Presidente estadual do PSD, o senador Otto Alencar voltou a criticar o sistema de reeleição vigente no Brasil e defendeu a aprovação da Proposta de Emenda à Constituição (PEC) que extingue a possibilidade de recondução aos cargos de presidente da República, governador e prefeito. Em entrevista concedida nesta sexta-feira (23) à rádio Metrópole, o parlamentar argumentou que o debate político nacional tem se concentrado de forma desproporcional nas disputas pelo Poder Executivo, quando a prioridade deveria ser a gestão pública e a melhoria das condições da população.
“Termina uma eleição e agora não se fala outra coisa senão a sucessão dos senadores, governadores e presidentes da República. O debate é em cima disso”, afirmou Otto, explicando que tem buscado convencer outros senadores a apoiarem o fim da reeleição. Ele também lembrou que o ex-presidente Fernando Henrique Cardoso, responsável pela proposta original que instituiu a reeleição, já admitiu o equívoco. “Ele [FHC] fez ‘mea culpa’, dizendo que foi o mal que fez ao Brasil, dizendo que o Brasil não estava preparado para reeleição”, disse o dirigente partidário.

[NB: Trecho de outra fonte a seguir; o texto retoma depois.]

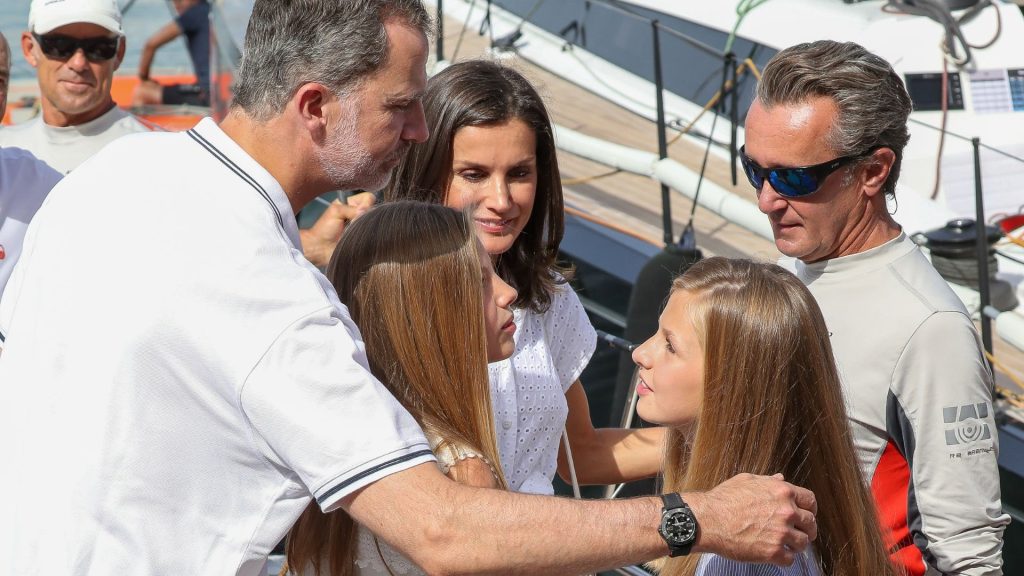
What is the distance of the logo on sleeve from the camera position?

Ainda durante sua participação na rádio, o senador apontou o elevado custo das campanhas eleitorais como mais um motivo para mudar o modelo atual. “A reeleição, e sobretudo as eleições a cada dois anos, é muito dinheiro investido em campanhas, é dinheiro que dá para fazer estradas, escolas, um monte de coisa”, acrescentou.
Na ocasião, Otto também criticou a dependência de financiamento privado nas campanhas, alegando que isso distorce o processo democrático. “A eleição deixou de ser de apoiadores e virou de financiadores. É um absurdo. Quando fizermos eleição de todos os níveis vai ficar mais tranquilo, e vamos ter um fundo eleitoral a cada cinco anos e uma economia muito grande para o Brasil”, completou.
Proposta
A PEC defendida pelo senador propõe o fim da reeleição para cargos do Executivo e estabelece mandatos de seis anos para prefeitos a partir de 2028, e de quatro anos para governadores a partir de 2030. O texto também prevê a unificação das eleições para todos os cargos a partir de 2034, com votações realizadas a cada cinco anos. A proposta já foi aprovada na Comissão de Constituição e Justiça (CCJ) do Senado e agora segue para votação no plenário.